++++ THE DATA ++++

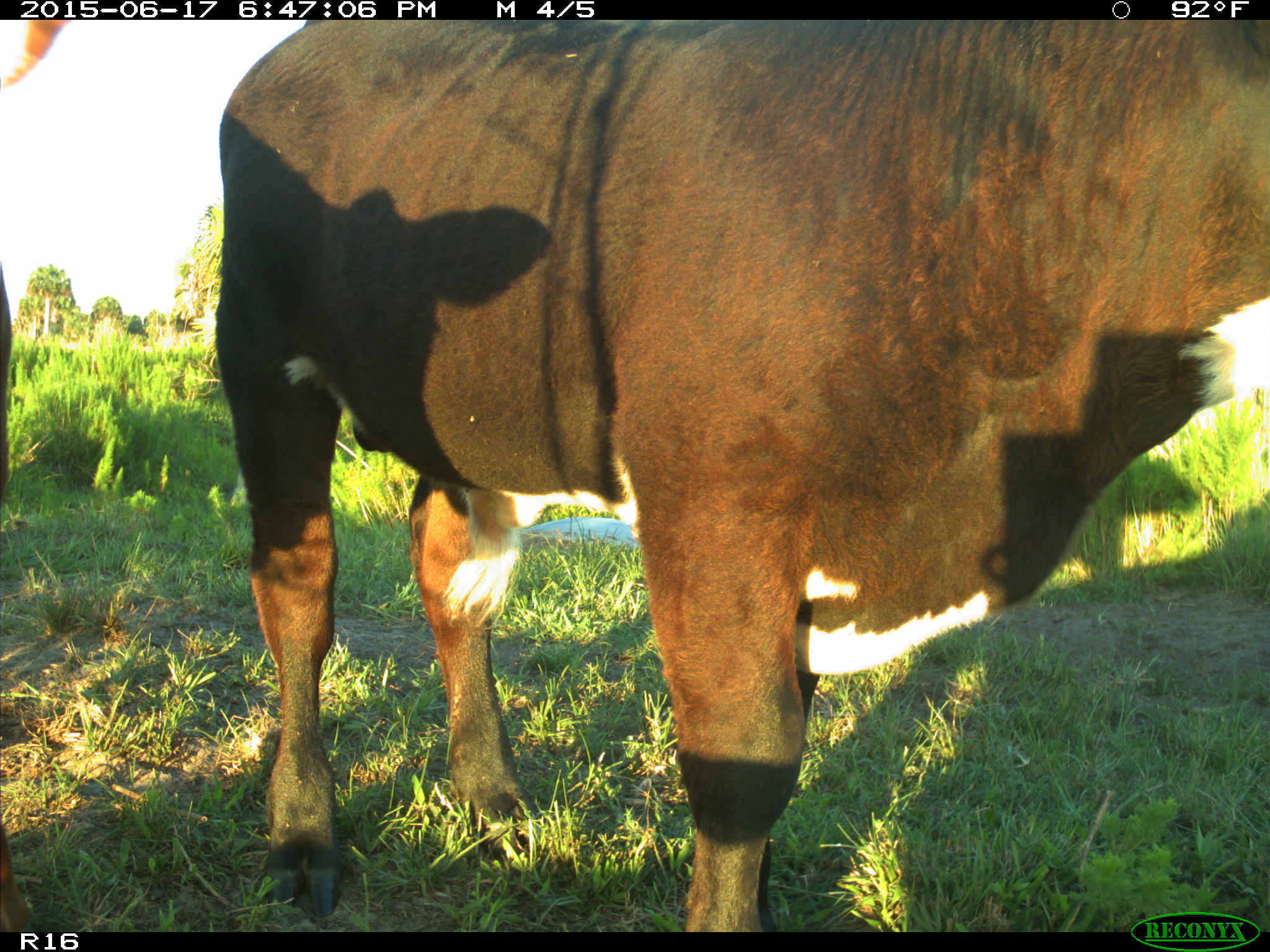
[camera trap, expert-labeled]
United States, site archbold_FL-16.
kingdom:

++++

ABOUT THIS TASK:
Each line above gets copied exactly; leave the pictures out.

SOLUTION FOR THIS PROBLEM:
[camera trap, expert-labeled]
United States, site archbold_FL-16.
kingdom:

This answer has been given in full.